Problem: Convert the data from the line with "Viewing this snapshot, at" through the end into a JSON list of strings, one string per line and blank lines omitted.

Data records:

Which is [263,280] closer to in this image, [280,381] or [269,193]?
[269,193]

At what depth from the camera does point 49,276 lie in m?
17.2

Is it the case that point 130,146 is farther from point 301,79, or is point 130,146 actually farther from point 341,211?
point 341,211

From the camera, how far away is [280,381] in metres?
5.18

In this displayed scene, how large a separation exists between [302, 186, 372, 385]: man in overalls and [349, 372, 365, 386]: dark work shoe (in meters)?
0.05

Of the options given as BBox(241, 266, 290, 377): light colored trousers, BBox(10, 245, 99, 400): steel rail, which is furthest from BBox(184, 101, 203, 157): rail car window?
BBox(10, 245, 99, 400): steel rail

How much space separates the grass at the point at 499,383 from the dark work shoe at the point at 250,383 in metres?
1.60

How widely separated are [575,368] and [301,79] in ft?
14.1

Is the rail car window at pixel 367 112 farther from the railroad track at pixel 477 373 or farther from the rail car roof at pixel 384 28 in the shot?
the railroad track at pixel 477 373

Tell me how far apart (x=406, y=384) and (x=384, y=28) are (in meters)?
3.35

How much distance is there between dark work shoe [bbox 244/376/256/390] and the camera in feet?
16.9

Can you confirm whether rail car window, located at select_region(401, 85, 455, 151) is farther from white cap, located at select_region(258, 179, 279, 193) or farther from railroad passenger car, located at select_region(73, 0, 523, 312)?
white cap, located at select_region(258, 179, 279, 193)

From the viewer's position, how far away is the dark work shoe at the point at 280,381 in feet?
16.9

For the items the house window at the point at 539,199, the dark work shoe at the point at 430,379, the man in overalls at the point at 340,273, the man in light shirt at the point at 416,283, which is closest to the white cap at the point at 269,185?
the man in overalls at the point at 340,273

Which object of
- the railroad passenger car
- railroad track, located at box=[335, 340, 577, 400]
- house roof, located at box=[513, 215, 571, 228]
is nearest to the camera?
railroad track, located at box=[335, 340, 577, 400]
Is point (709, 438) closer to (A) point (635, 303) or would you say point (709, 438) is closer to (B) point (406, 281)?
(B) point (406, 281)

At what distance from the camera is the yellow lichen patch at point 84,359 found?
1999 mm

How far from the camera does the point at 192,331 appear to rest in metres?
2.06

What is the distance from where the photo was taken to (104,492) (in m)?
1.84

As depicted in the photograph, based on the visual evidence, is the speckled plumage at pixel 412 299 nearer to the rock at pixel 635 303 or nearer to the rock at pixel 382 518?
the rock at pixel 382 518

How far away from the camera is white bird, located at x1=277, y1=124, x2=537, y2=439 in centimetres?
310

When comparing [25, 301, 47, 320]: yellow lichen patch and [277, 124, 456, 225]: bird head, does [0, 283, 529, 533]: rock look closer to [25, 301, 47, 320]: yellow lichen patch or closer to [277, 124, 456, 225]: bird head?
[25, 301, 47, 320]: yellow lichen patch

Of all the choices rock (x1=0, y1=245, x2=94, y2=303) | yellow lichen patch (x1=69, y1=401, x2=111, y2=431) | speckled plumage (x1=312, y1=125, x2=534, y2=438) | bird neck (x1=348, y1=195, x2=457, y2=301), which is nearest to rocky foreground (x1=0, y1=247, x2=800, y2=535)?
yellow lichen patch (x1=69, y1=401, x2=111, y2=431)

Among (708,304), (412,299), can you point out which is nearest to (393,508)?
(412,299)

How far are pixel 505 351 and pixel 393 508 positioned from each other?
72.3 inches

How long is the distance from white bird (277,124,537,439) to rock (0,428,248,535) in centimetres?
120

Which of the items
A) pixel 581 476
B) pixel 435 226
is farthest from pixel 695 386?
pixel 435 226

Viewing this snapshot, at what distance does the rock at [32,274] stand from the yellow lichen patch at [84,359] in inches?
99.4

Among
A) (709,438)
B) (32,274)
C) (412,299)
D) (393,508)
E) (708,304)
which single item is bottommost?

Finished task:
[
  "Viewing this snapshot, at what distance does the rock at [32,274] stand from the yellow lichen patch at [84,359] in inches?",
  "99.4",
  "Among",
  "A) (709,438)",
  "B) (32,274)",
  "C) (412,299)",
  "D) (393,508)",
  "E) (708,304)",
  "which single item is bottommost?"
]